Tasks to carry out:
a) List every quantity that the passage on silver nanowires below says these sensing devices can precisely measure.
b) Extend the passage on silver nanowires below, beginning after its final sentence.
-- Extract provided follows --
Researchers developed a method to overcome the vulnerability of silver nanowires, making them suitable for commercial applications.
Today’s nanoscale technologies have enabled a variety of electronic applications such as sensors which are applicable in smartphones as well as medical diagnostics. These devices are able to precisely measure chemical levels in our blood, muscle movement, breathing and pulse rate. These devices are usually made by applying thin coatings of conductive materials onto glass or ceramic substrates. The electrodes are, however, fragile and non-flexible, and they are costly to fabricate.
Silver nanowires is a promising candidate as an alternative to existing nanoscale technologies. Silver nanowires have very small diameters (as small as one-thousandth of a millimeter) and can be fabricated into various cross-sectional shapes and configurations. They have high electrical conductivity, have superior mechanical strength and flexibility and can easily be synthesized with readily available materials.
Silver nanowires have been employed as electrodes in various electronic devices earlier, but their commercial usage is limited due to their vulnerability to the corrosive effects of heat, light, and moisture. Corrosion negatively affects their electrical, mechanical, and optical properties.
-- Extract provided concluded --
-- Data under study follows --
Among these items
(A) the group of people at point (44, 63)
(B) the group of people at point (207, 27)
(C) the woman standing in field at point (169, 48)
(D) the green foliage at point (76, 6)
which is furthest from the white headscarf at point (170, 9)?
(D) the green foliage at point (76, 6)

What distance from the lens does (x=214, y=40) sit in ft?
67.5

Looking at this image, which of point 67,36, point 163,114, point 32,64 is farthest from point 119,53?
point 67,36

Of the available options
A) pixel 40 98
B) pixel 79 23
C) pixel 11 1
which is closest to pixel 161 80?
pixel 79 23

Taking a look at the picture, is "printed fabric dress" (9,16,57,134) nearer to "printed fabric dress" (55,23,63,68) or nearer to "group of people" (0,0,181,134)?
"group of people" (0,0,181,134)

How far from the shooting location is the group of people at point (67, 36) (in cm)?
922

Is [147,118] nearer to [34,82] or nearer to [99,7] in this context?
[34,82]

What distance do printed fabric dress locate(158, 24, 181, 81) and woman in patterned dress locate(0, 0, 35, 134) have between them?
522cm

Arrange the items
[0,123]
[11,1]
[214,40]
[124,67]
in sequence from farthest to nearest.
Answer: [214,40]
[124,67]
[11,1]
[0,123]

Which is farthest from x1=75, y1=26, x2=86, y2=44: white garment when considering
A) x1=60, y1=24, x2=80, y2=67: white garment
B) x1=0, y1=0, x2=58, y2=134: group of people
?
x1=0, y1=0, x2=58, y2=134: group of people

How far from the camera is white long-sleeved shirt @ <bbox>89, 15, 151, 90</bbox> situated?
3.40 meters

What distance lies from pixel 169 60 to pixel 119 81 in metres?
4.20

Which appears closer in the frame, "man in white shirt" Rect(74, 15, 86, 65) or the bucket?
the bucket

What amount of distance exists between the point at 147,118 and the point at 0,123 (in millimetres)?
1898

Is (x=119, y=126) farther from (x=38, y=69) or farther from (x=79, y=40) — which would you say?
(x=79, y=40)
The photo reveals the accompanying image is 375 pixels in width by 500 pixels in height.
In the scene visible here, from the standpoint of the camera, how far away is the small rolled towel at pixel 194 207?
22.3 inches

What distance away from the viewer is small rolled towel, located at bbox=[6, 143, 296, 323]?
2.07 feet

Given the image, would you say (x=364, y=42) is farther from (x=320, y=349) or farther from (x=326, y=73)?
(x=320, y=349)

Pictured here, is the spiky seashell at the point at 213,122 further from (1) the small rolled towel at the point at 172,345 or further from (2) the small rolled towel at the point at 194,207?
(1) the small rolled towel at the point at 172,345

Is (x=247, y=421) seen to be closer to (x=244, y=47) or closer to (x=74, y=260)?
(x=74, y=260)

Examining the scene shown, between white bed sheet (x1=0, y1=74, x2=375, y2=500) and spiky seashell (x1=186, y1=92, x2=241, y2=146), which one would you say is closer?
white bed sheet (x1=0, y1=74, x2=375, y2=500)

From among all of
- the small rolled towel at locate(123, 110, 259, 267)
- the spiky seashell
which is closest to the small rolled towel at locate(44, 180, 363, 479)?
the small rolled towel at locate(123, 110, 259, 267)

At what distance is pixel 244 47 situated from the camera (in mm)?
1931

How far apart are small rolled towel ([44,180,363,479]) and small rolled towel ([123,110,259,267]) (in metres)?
-- Data under study concluded --
Outputs by task:
a) chemical levels in our blood, muscle movement, breathing, pulse rate

b)
To overcome this challenge, researchers from the Terasaki Institute for Biomedical Innovation (TIBI) have developed a method for fabricating ultrathin shells around silver nanowires, resulting in superior stability and effectiveness. Their work is described in the journal Nano Research.
The researchers considered gold as protective shells, but gold reacts with silver and forms holes and pores. The researchers solved this problem by choosing a chemical to complex with the charged gold atoms which effectively suppressed pore formation.
They then developed a room temperature, solutions-based fabrication method which offered easy setup and straightforward, scalable steps. Moreover, their technique can adjust the reaction times, and thickness of the gold layer deposited.
“We considered every possible challenge in designing an effective method to increase longevity of silver nanowire-based devices,” said Yangzhi Zhu, Ph.D., first author of the project. “Our data clearly shows that we were able to create effective solutions to these challenges.”
The researchers exposed nanowires to high heat and humidity; the non-coated nanowires failed after 12 days, but the gold-coated silver nanowires’ performance was comparable to top-performing commercial nanowires.
“There are many advantages to using silver nanowires in countless devices, so the ability to improve their performance and durability creates a big impact,” said Ali Khademhosseini, Ph.D., Director and CEO of TIBI. “The methods we’ve devised to achieve that exemplify the quality of our institute’s work.”